- **SELECTED TEXT**
___

Carnmoney octogenarians still tripping the light fantastic

Life partners on and off the dance floor: Stewart and Betty Massey. INNT 10-506CON
Life partners on and off the dance floor: Stewart and Betty Massey. INNT 10-506CON

They may have a combined age of more than 160 years, but Carnmoney’s answer to Fred and Ginger have no plans to hang up their dancing shoes any time soon.

Stewart and Betty Massey met at a dance in the Plaza Ballroom in Belfast in 1950 - and they have been together, on and off the dance floor, ever since.

Stewart and Betty Massey pictured after winning the Tango Cup in the mid 1970s.

Stewart and Betty Massey pictured after winning the Tango Cup in the mid 1970s.

The Carnvue couple, originally from Rathcoole, danced in amateur competitions all over the UK and Ireland for more than 25 years, including appearing several times on the BBC’s ‘Come Dancing’ TV show.

They won many ballroom titles including the Ulster Championship, Mid Ulster Championship and the Willwood Championship in Dublin, and even represented Ireland at the World Championships.

___

- **GIVEN ENTRIES**
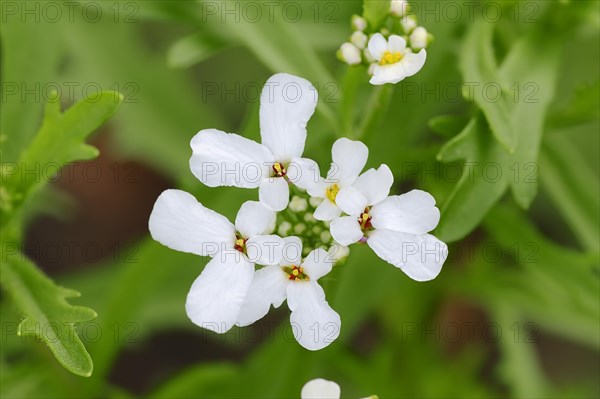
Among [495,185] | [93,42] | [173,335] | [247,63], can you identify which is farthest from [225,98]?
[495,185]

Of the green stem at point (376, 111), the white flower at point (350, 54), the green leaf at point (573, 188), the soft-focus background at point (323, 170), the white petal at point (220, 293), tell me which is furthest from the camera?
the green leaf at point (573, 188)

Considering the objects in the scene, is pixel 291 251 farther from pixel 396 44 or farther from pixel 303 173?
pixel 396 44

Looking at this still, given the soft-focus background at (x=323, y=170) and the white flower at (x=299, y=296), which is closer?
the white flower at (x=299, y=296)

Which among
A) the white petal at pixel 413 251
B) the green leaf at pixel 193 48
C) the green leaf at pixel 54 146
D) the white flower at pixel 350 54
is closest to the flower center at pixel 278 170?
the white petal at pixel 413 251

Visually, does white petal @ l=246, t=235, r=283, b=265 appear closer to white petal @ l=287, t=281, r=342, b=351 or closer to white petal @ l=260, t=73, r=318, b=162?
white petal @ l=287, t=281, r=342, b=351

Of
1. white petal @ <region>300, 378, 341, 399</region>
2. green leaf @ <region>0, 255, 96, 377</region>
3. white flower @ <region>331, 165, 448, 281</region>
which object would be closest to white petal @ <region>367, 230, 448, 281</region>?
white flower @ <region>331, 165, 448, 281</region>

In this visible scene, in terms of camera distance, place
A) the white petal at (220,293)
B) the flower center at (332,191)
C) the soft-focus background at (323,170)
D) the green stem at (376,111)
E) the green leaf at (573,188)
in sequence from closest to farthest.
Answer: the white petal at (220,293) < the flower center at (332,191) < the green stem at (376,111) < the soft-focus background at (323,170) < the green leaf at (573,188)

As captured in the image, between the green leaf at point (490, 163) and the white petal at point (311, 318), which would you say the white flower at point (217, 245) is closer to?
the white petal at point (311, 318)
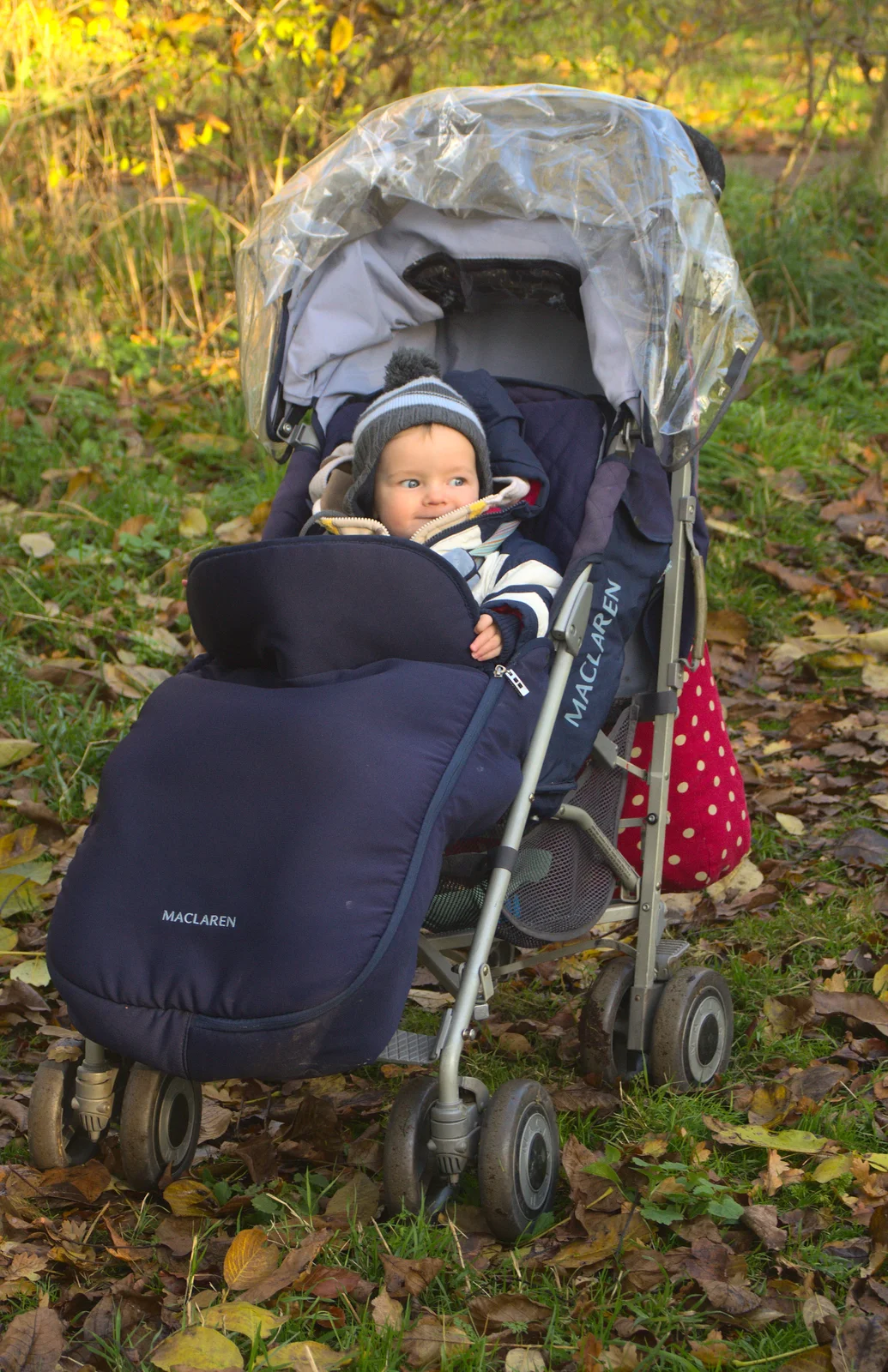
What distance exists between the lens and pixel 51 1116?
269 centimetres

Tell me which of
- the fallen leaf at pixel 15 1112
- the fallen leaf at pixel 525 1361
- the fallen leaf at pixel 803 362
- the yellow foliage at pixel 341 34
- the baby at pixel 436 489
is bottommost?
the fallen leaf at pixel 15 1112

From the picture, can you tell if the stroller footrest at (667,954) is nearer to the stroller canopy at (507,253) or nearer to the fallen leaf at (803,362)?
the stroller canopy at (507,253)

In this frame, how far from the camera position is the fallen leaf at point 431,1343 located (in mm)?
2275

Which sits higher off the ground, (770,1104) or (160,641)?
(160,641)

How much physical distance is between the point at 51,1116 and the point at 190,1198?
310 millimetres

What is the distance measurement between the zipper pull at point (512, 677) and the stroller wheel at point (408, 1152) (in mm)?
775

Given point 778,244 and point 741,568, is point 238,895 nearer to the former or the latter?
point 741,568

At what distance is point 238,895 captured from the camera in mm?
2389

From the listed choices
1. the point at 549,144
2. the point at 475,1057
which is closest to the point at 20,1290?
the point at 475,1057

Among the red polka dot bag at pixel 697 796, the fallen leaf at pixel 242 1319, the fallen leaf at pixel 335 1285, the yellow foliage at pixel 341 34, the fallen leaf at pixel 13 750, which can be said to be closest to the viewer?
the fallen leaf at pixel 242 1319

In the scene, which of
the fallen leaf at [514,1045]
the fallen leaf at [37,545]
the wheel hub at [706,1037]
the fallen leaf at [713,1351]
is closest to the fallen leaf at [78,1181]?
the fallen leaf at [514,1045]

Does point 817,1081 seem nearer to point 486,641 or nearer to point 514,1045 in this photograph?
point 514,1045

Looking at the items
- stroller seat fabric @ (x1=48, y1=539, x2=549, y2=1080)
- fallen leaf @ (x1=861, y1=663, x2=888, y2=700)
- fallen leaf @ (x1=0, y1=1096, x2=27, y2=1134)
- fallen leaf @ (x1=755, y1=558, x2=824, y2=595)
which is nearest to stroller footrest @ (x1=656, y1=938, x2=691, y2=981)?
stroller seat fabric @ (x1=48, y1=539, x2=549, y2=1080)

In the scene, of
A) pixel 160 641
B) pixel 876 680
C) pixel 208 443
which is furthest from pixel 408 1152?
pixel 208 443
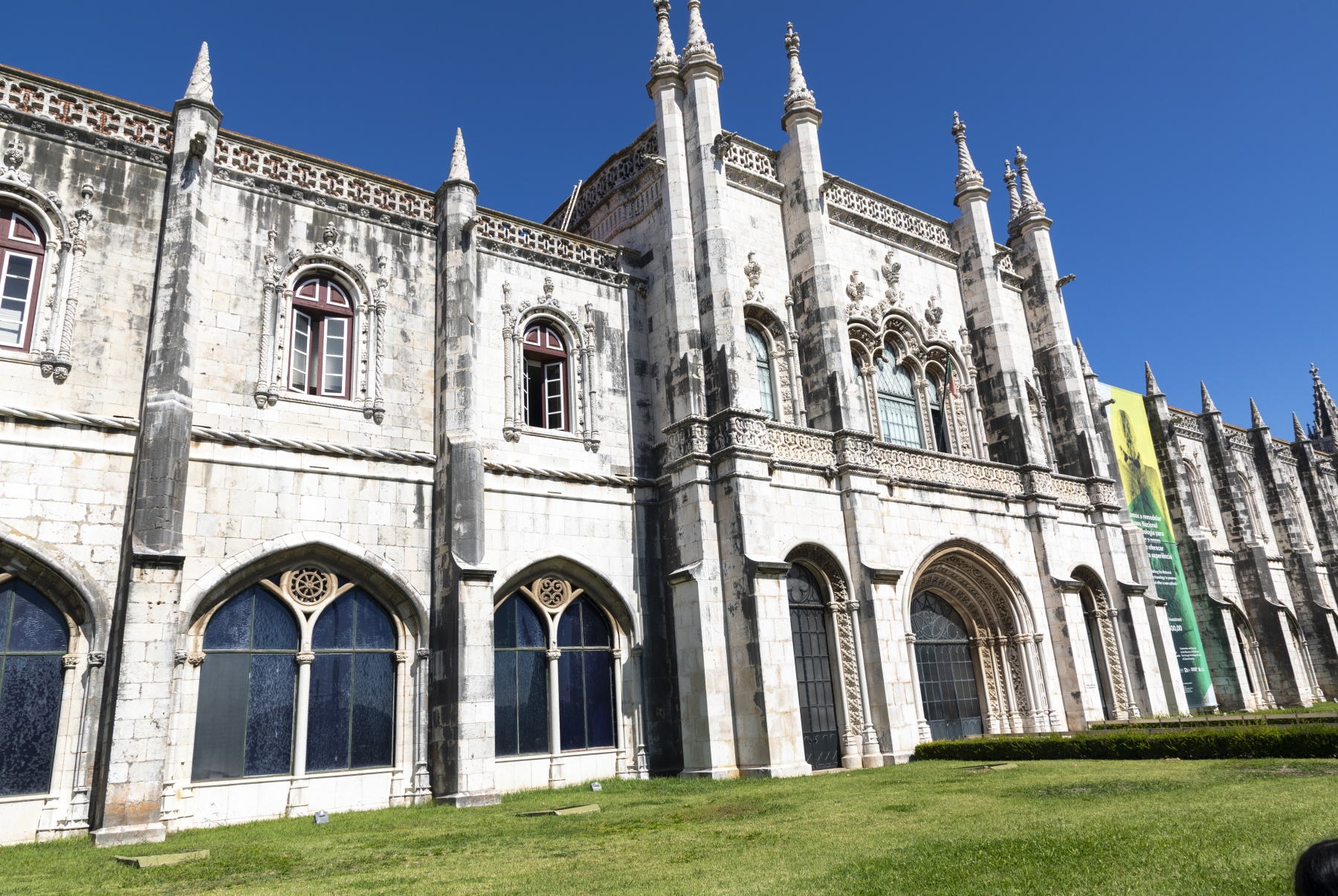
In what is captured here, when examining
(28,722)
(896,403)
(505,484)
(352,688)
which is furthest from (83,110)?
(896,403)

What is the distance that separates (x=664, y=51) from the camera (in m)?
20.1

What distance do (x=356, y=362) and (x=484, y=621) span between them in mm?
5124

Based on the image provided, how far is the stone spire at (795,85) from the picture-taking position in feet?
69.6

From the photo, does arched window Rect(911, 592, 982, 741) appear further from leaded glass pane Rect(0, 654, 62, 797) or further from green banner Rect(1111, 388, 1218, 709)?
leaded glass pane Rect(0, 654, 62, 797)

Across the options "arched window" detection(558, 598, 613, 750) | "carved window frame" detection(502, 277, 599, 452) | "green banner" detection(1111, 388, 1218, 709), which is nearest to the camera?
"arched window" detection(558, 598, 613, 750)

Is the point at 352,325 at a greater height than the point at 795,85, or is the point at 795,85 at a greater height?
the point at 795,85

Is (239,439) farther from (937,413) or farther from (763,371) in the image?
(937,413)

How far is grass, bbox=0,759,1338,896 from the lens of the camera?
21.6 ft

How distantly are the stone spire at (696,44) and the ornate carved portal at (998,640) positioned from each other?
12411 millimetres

___

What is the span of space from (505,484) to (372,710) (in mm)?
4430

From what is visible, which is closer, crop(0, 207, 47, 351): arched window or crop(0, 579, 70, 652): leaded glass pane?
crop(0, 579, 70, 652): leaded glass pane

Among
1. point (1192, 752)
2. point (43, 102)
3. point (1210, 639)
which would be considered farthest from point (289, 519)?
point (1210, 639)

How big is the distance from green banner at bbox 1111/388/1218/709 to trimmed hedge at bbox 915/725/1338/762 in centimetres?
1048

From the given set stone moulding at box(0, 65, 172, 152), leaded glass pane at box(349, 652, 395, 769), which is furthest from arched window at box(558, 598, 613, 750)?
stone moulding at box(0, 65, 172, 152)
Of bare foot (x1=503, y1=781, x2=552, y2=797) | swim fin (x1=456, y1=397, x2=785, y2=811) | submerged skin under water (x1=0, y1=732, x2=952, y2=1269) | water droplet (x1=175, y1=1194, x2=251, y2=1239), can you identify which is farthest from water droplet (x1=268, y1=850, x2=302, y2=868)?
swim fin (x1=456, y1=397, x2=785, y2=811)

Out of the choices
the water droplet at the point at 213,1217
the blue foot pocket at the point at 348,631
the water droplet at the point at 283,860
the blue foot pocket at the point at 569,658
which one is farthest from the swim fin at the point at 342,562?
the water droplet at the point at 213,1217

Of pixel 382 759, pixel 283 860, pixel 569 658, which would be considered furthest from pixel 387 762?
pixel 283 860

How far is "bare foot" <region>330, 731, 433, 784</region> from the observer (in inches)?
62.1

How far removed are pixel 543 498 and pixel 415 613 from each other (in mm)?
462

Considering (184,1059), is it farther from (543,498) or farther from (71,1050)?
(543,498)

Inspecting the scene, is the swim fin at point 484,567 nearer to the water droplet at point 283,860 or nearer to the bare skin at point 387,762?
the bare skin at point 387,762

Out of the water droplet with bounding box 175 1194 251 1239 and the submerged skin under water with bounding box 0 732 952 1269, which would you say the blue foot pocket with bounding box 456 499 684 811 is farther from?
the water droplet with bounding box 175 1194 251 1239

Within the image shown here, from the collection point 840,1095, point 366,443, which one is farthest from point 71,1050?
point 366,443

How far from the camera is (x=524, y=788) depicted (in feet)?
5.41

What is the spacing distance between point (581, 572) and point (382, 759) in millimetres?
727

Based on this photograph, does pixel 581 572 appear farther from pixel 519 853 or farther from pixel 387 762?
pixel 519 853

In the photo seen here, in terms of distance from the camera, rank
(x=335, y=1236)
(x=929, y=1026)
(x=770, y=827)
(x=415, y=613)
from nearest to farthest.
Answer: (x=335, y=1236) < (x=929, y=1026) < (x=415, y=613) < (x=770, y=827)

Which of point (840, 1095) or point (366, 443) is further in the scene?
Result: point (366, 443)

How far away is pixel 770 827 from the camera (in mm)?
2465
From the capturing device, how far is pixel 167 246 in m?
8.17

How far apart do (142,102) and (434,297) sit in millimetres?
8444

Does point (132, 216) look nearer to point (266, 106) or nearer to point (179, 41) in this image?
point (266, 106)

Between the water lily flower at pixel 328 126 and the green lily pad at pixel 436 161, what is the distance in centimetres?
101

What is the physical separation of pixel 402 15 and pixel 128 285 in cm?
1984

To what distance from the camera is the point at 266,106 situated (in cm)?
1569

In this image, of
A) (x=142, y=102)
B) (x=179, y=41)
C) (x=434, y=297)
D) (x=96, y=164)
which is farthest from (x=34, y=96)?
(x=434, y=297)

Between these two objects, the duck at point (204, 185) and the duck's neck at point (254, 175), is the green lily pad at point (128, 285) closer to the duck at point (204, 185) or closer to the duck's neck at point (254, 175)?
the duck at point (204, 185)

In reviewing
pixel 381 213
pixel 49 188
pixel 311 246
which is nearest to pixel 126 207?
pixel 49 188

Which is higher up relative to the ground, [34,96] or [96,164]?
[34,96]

___

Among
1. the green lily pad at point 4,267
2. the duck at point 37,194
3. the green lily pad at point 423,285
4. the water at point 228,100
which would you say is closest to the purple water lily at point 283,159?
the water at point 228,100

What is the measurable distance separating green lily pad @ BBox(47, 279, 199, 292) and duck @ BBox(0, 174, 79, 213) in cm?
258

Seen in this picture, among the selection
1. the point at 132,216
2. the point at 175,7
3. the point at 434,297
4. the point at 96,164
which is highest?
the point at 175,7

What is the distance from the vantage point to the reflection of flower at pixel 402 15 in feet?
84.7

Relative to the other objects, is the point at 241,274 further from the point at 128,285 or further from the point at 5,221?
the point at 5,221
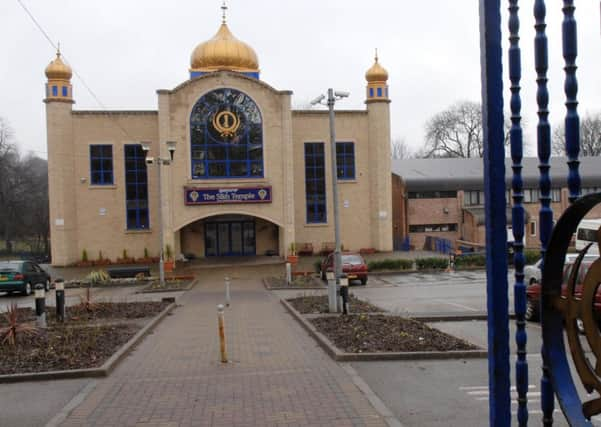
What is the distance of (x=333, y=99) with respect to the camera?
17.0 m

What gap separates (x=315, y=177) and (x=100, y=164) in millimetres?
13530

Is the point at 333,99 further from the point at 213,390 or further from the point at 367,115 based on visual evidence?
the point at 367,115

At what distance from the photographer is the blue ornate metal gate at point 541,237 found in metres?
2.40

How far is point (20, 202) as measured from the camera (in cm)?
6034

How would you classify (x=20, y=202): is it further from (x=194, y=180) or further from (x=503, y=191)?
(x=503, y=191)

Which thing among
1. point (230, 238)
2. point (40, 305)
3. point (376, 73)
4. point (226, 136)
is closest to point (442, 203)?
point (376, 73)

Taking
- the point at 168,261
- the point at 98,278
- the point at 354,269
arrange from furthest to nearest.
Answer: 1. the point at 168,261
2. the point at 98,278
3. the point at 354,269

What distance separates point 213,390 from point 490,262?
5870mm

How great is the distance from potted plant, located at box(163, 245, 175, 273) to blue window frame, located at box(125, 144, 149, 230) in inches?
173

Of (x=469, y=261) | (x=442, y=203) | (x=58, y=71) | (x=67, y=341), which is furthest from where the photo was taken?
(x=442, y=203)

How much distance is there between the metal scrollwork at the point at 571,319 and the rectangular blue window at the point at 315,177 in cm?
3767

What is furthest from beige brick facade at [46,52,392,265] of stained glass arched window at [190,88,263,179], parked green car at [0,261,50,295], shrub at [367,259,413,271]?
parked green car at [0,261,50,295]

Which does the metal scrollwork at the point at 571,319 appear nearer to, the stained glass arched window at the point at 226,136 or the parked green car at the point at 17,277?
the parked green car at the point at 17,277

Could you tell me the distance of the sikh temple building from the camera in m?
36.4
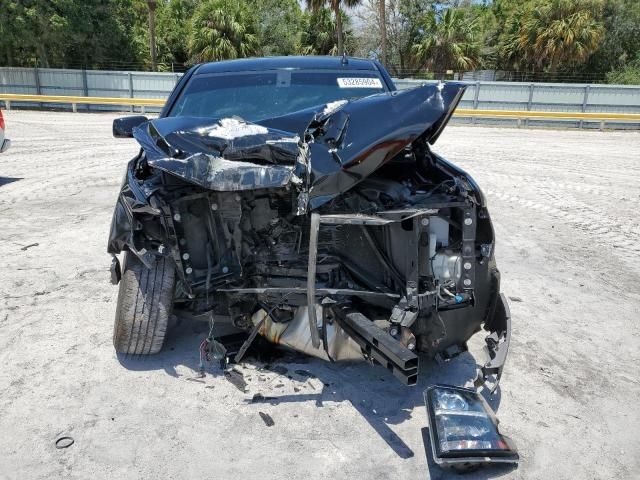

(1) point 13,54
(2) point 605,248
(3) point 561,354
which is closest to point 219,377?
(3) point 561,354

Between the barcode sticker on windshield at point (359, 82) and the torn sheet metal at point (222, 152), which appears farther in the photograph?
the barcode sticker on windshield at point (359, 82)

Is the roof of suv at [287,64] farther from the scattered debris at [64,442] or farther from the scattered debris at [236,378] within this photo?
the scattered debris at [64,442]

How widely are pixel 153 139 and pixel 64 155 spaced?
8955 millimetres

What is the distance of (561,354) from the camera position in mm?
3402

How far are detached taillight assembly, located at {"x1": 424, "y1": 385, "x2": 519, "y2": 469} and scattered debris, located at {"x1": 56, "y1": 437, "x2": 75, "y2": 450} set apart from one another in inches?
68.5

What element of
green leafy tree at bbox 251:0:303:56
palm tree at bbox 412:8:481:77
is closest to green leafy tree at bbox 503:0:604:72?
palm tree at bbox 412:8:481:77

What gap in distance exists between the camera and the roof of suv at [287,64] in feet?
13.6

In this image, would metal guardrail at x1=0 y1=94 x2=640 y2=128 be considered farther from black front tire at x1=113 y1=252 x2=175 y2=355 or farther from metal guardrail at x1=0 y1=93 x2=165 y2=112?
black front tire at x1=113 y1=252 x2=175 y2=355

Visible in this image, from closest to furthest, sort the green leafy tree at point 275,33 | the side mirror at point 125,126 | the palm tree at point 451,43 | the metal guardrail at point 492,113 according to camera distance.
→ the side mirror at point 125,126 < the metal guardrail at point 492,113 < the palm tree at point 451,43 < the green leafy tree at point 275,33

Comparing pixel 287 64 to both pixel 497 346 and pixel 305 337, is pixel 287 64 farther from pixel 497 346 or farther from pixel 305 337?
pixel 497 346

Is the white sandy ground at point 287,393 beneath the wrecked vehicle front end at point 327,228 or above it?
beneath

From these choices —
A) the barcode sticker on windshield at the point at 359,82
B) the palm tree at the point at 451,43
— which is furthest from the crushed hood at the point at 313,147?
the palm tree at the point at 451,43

___

- **TASK PROMPT**
List every title or trophy that the article about the Carnmoney dancing couple says Stewart and Betty Massey won.

- **WRITTEN ANSWER**
Tango Cup
Ulster Championship
Mid Ulster Championship
Willwood Championship (Dublin)